If capacity goes below the single largest generator, this is called a LOR 2, and means that losing the largest generator could trigger a supply shortfall. LOR 3 occurs when there is an insufficient reserve, and the operator expects to have to trigger intentional blackouts for load-shedding.
This local crisis is only tangentially related to the international one. It occurred mainly because some ageing infrastructure had issues and needed to shut down. As can be seen on the following graph, Bayswater, one of the largest suppliers to the system, lost two generators between June 7-9, reducing it to a third of its registered capacity (one of them came back online just two days ago). Since late May, Liddell has been running only 2 of its 4 generator trains. Gladstone in Queensland is also operating well below its registered capacity.
Writers for The Guardian, RenewEconomy, many journalists at the ABC, and probably every Teal Independent, argue that the current crisis proves that coal is the problem. After all, the coal infrastructure is to blame, so we wouldn’t have these issues if it wasn’t there, right? But the current issue is being caused by only a partial supply shortfall of coal power. What if we lost it all?
At the risk of repeating myself, I must stress: wind and solar can’t solve this problem. 100 per cent supply shortfalls of solar are a daily occurrence. It’s called nighttime. Supply shortfalls of wind are a weekly occurrence at least. The NEM was operating on only 1 per cent wind just two days ago. Comparing solar/wind supply with coal is to make a category error. One cannot replace the other until we have bulk energy storage infrastructure, which currently, simply, does not exist.
Last year, the IEA ‘Net Zero’ roadmap received two different receptions. Some perceived it as what it claimed to be: a pathway for Net Zero 2050. Where the report said that all government, people, private sector across the whole world would have to ‘work together’ to ‘act immediately’, they believed that this is what must surely happen because Net Zero by 2050 is the only option.
Others (like me) received the report as a clear statement that Net Zero by 2050 is doomed. When it listed seven things that would all have to happen in order to achieve Net Zero by 2050, and all of them were virtually impossible, and on further inspection, its assessment of the state of technology was even optimistic… It didn’t look like a roadmap to a place this planet is going anytime soon. In my view, unless a significant technological advancement comes along, we will not be achieving Net Zero by 2050.
The current buzzword is ‘the energy transition’. Note the definite article ‘the’ – it is spoken about as if it is a fact, and yet it is not a transition driven by natural causes. Any natural drivers for change – such as scarcity or competitiveness of new technology – are many decades away. This is a transition that requires a forced change.

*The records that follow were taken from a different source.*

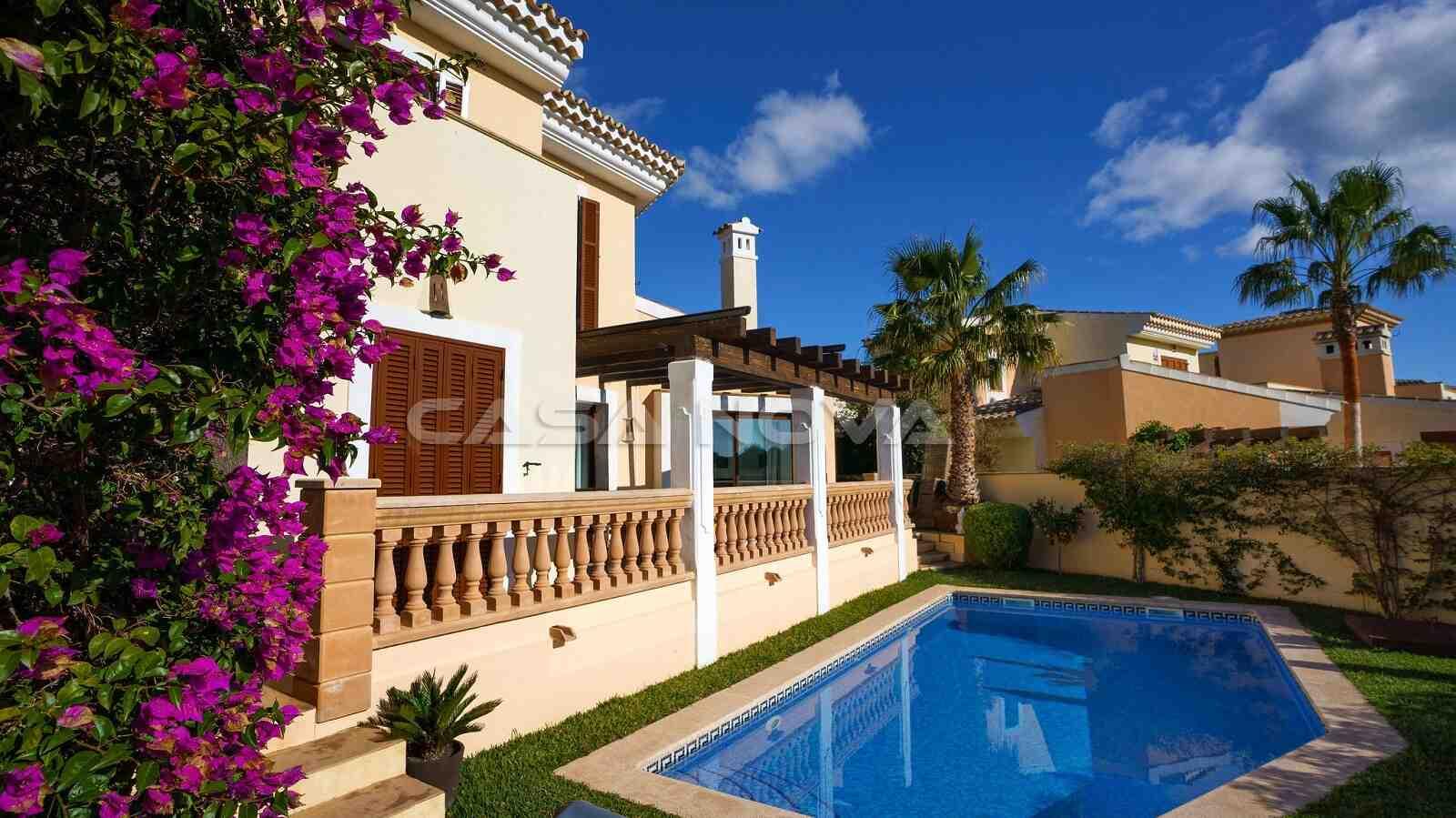 Mediterrane Villa mit Inseltypischer Beflanzung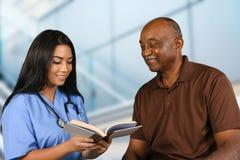 Infirmière Taking Care d'aîné Image stock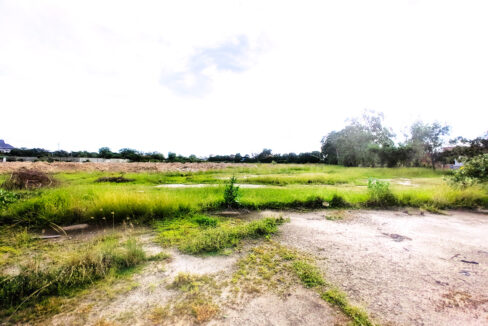 27000 SQM Land For Rent Along Main Road Boeung Kob Srov Img3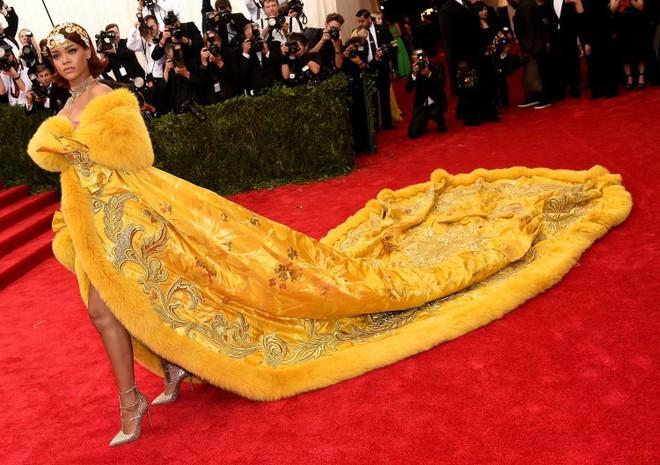 Taylor Swift và Rihanna: Danh hiệu Nghệ sĩ thập kỉ Billboard nên về với ai? - Ảnh 2.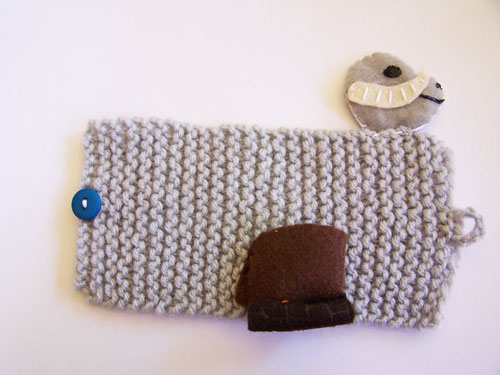 Awesome Star Wars knit mug cozy - pattern for Chewie and a Tauntaun. www.createinthechaos.com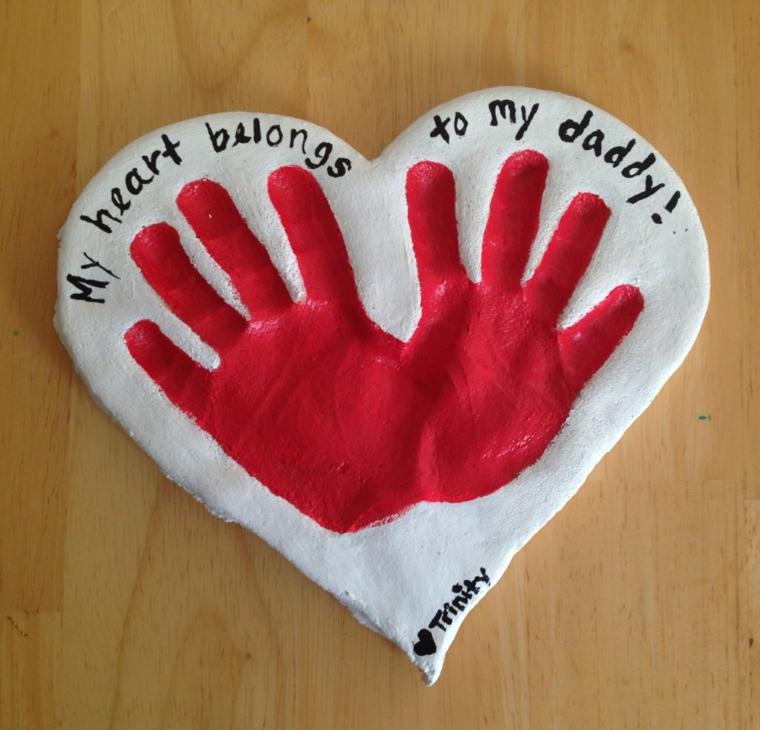 una proposta di lavoretti per il papà a forma di grande cuore con le impronte delle mani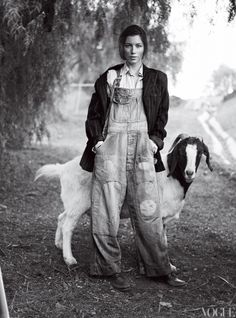 Jessica Biel photographed by Mario Testino for Vogue US Feb Animal portraits yes please. Mario Testino, Jessica Biel, Farm Fashion, Look Fashion, Rustic Fashion, Country Fashion, A Well Traveled Woman, Magnolia Farms, Vogue Us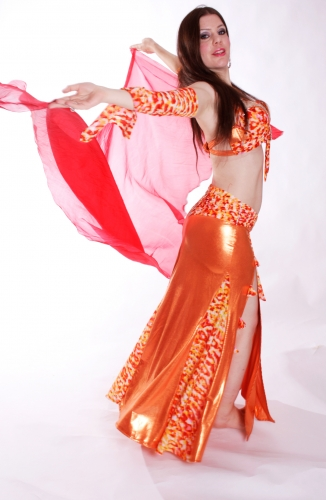 WOW! Belly dance costume - Kumquat and Cream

Hence, the persistent focus of its proponents on government action and divestment.
Yet this is our power supply that they are messing with. When there are supply shortfalls in the electricity market, people die. And they don’t die in twenty years due to global temperature rises, they die tomorrow. Unlike the ‘climate emergency’, electricity supply shortfalls actually meet the definition of an emergency.

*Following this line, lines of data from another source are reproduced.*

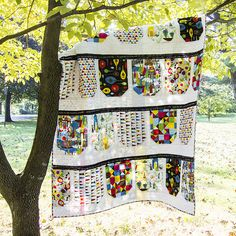 BuntingQuiJubilee Quilt | The Land That Never Wast3_sm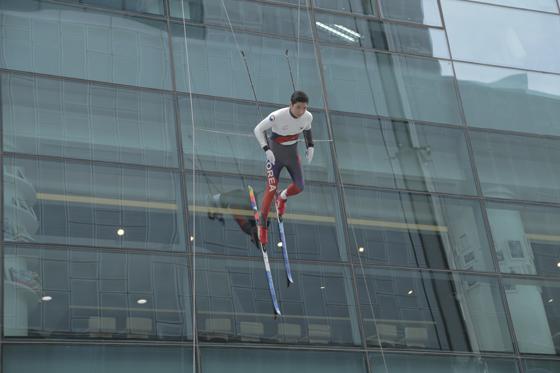 마천루 빌딩 벽을 타고 내려오는 크로스컨트리 스키 선수평창동계올림픽 홍보 마술쇼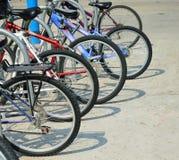Student Bicycles och skuggor på universitetsområde tillbaka till skolan royaltyfri foto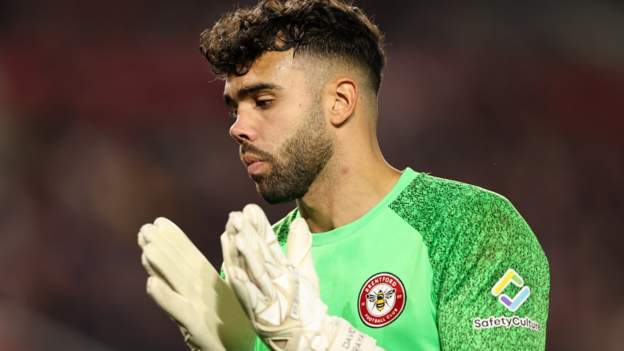 David Raya: Brentford goalkeeper out for 'four to five months'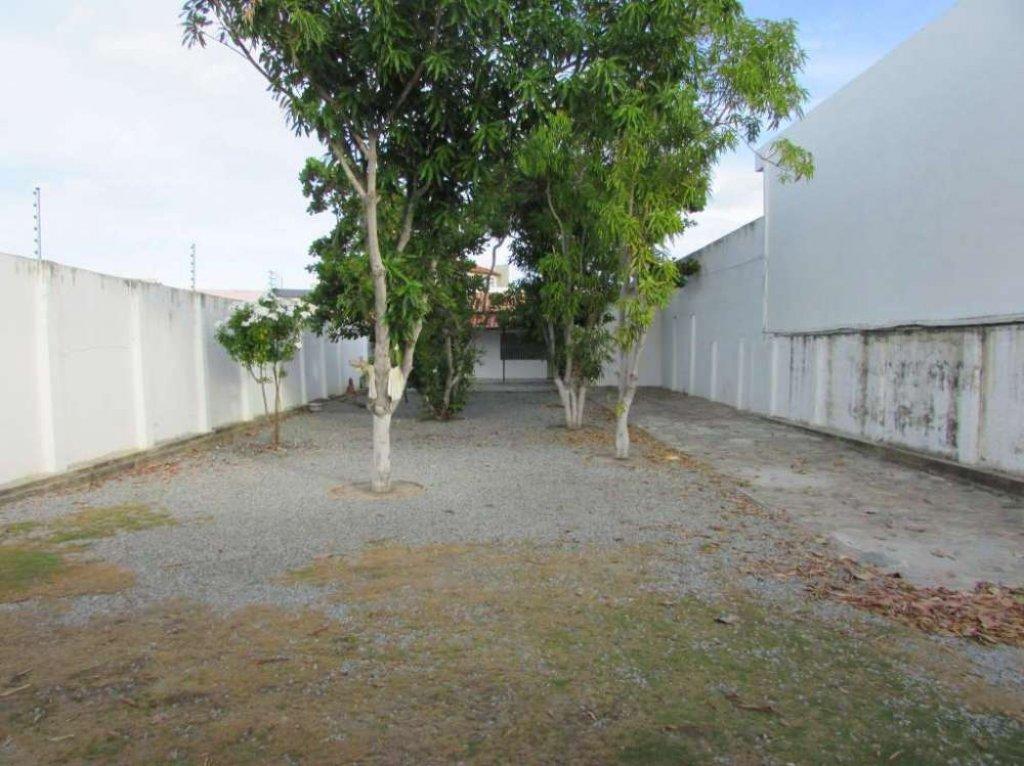 Casa Residencial no bairro Atalaia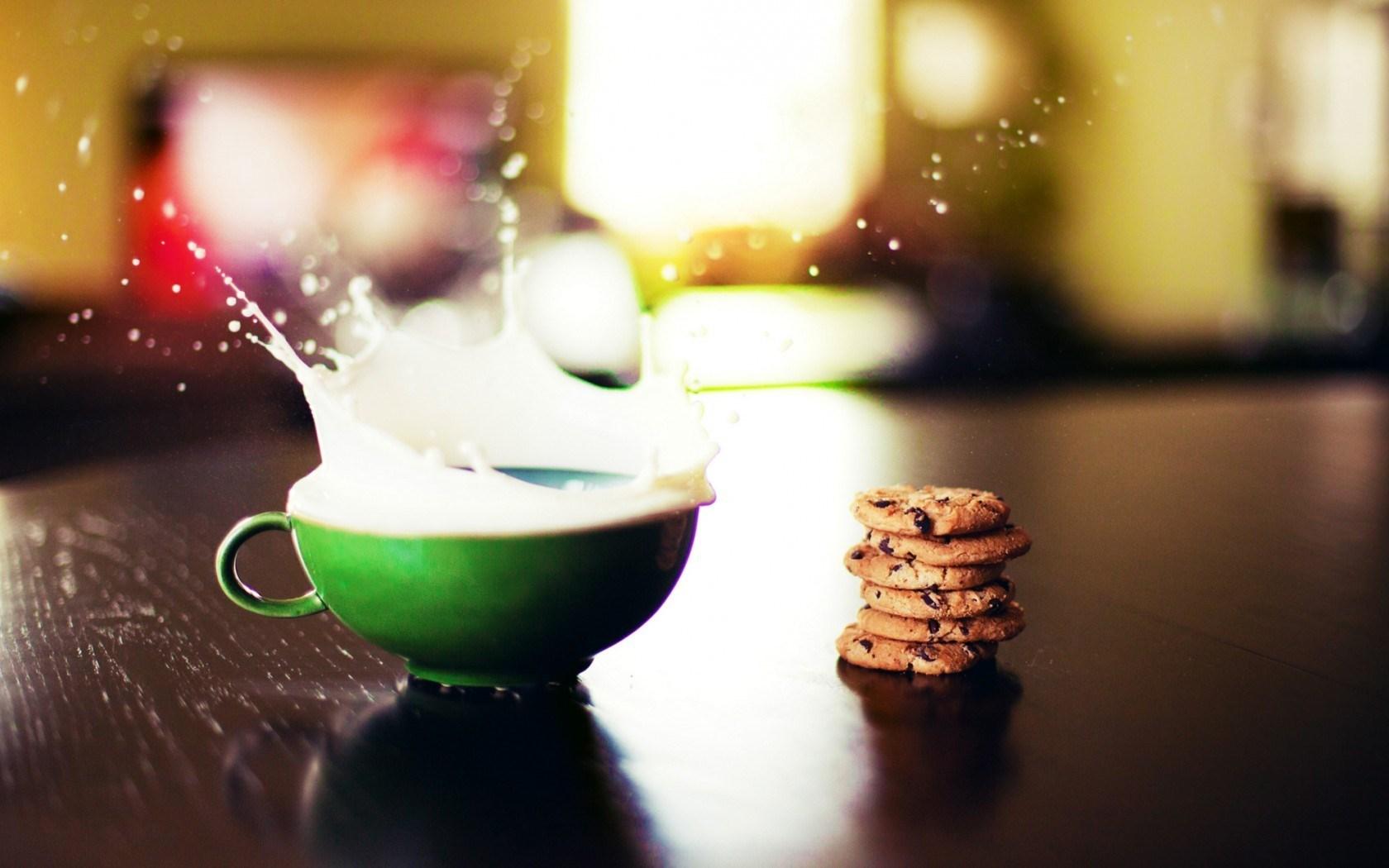 Cup Milk Splash Drops Cookies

If Australian billionaires and investors wish to effect an energy transition, then they are free to build the technology needed to do it. They can build batteries and develop tidal technology, geothermal, or solar, they can support better housing insulation, they can make hydrogen or ammonia or biogas, they can make electric vehicles… They can do whatever floats their boats. But until they have, they need to stop demonising and sabotaging the infrastructure that already exists and is keeping us alive.
That’s the reality, and reality always wins.